The solution to requirement A is to sample the data line at various phase offsets with respect 
to the synchronization clock, and then test the bit error rate of each. The one with the lowest bit 
error rate is selected. Ideally, no bit error rate exists in the selected phase delay. Figure 18 shows 
the module being used for this purpose. Each data line is sampled at phase shifts of 0°, 45°, 90°, 
135°, 180°, 225°, 270°, 315° offset from the rising edge of the synchronization clock. In figure 18, 
this is labeled as the “LVDS Receiver Buffer with 8 phases”. 
The following module (figure 18, labeled as LVDS Bit Aligner Data Acquire) receives 
these 8 channels. Bit aligning means taking the unaligned clock, and making sure the data lines 
are sampled on the stable parts. The LVDS Bit Aligner Data Acquire module is composed of shift 
register and a counter. The image sensor is programmed into this mode and the frame request 
signal is held high. The LVDS channels repeatedly send the training pattern. In figure 19, a 
repeating 6-bit training pattern is shown. The LVDS Bit Aligner Data Acquire module checks 
every rising edge of the synchronization clock if the shift register matches the training pattern. If 
there is no bit error, the shift register will match every sixth clock cycle. To obtain decent statistics, 
this module (figure 18, LVDS Bit Aligner Data Acquire) runs through 1020 clock cycles. After 
1020 clock cycles, exactly 170 (1020 ÷ 6) times the shift register should have matched the training 
pattern. Otherwise, the number of matches can be used to calculate the bit-error rate. 
The output of the LVDS Bit Aligner Data Acquire module is stored for several unique 
training patterns. In this system, eight different training patterns were used. More training patterns 
could have been used to obtain even better statistics. After finishing all bit alignment data, the 
following is stored in the LVDS Bit Align Decision Maker module: for each LVDS channel, for 
each phase delay, and for each training pattern, the number of training pattern matches out of 170 
26 
 
is known. The decision maker will decide which phase delay should be used for each LVDS 
channel. The phase delay used for each LVDS channel is decided by which one provides either no 
bit-error or the lowest bit-error. Better statistics could be obtained by increasing the sample size 
from 1020 to a larger number and using more training patterns. The choice of 1020 clock cycles 
was to limit the counter to a 10-bit number, but this could easily be increased by many orders of 
magnitude without much additional resource consumption.  

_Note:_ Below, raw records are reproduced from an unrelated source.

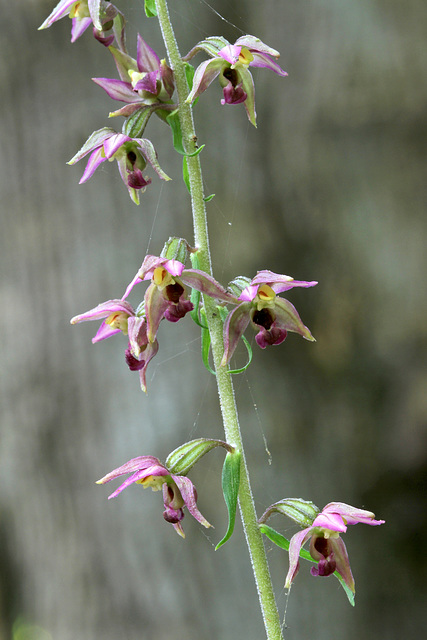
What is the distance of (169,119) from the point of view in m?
0.98

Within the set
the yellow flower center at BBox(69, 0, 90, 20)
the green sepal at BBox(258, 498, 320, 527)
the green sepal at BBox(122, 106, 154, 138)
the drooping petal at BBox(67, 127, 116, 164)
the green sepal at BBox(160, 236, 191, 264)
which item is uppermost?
the yellow flower center at BBox(69, 0, 90, 20)

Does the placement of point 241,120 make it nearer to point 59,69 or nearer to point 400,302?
point 59,69

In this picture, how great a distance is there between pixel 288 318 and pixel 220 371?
0.13 metres

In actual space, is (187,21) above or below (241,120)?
above

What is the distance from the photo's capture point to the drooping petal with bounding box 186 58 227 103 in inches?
36.6

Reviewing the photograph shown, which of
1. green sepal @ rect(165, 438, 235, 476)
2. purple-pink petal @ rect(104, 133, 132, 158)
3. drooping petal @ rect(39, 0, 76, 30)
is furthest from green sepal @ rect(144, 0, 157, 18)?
green sepal @ rect(165, 438, 235, 476)

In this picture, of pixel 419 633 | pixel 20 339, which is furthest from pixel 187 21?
pixel 419 633

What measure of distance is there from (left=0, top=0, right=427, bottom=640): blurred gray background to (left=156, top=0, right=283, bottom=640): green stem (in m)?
0.37

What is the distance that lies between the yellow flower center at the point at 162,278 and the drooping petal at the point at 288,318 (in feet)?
0.53

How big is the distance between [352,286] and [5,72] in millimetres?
867

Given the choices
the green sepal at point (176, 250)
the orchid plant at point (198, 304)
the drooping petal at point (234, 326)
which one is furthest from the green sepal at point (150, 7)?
the drooping petal at point (234, 326)

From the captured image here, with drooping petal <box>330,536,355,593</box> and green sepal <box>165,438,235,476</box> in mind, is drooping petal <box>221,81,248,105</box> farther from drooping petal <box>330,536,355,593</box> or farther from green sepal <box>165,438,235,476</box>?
drooping petal <box>330,536,355,593</box>

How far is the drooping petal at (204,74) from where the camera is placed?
3.05ft

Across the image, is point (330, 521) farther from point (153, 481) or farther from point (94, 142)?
point (94, 142)
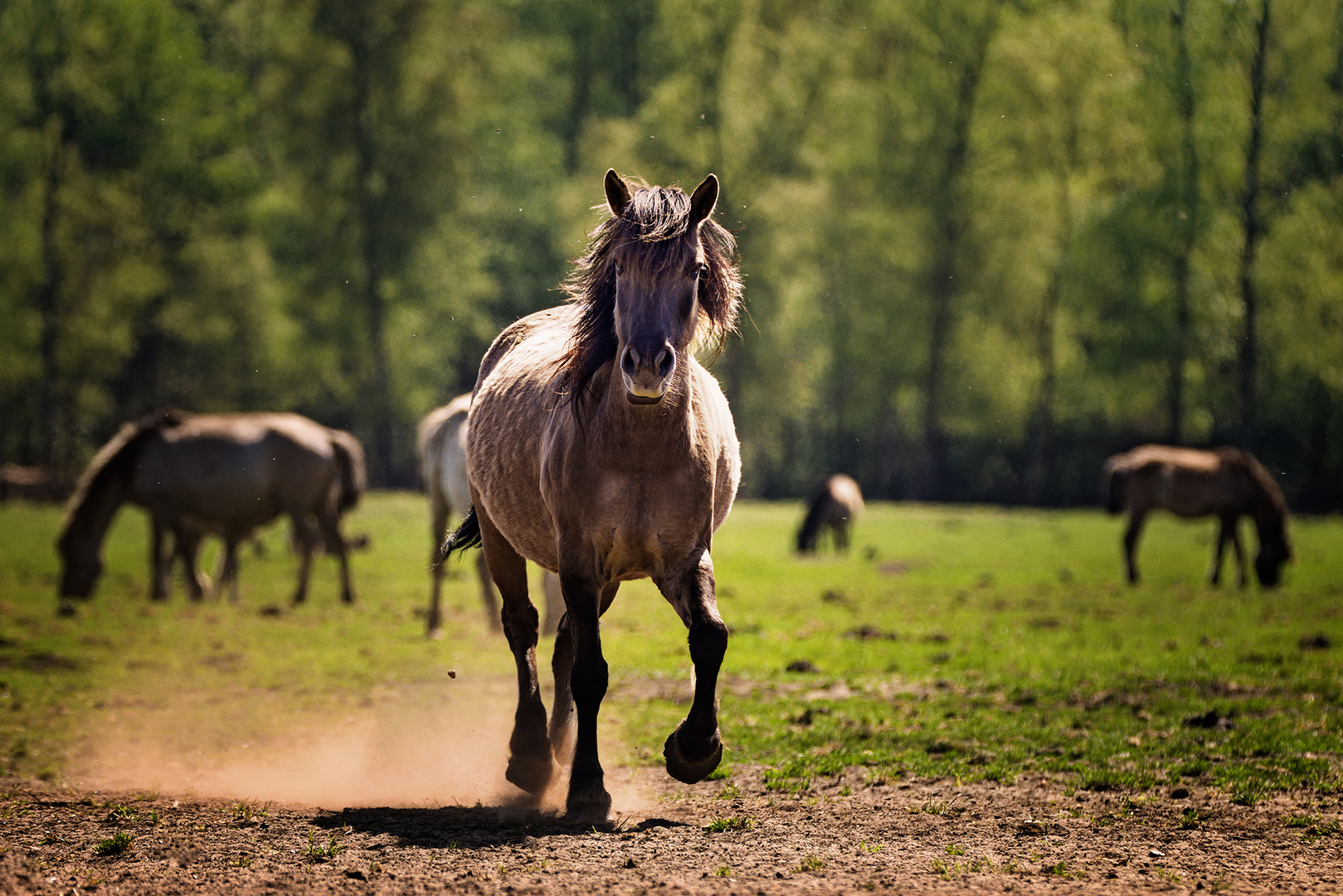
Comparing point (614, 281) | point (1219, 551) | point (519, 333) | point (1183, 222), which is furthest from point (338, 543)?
point (1183, 222)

In the current implementation of this camera, the training process is run on every camera 
startup, taking 2 seconds. The phase delay should be relatively consistent between camera startups. 
To reduce the startup time, the phases for each channel could be recorded from a single run and 
loaded from a configuration file.  
After the correct phase of each LVDS channel is determined, the index number of the phase 
is sent to the Phase and Delay Selector module (shown in figure 18). This module acts as a 
multiplexor, passing the correct phase channel to the output. This output moves on to the pixel 
deserializer. 
 
 
Figure 19: Timing diagram of LVDS bit alignment, acquiring the bit-error information using 
continuous training mode. 
27 
 
 
Requirement B of the LVDS training is the pixel alignment. The goal of this step is to make 
all LVDS channels have their bit-zero pixel-zero occur at the same clock cycle. This is done by 
adding an additional delay to each LVDS channel, so their bit-zero pixel-zero all occur at the same 
clock edge. This process is shown in figure 20. Initially, pixel 0 of channel 1 and channel 2 are not 
aligned. The goal is to make pixel 0 of both channels occur at “Pixel 0 target”.  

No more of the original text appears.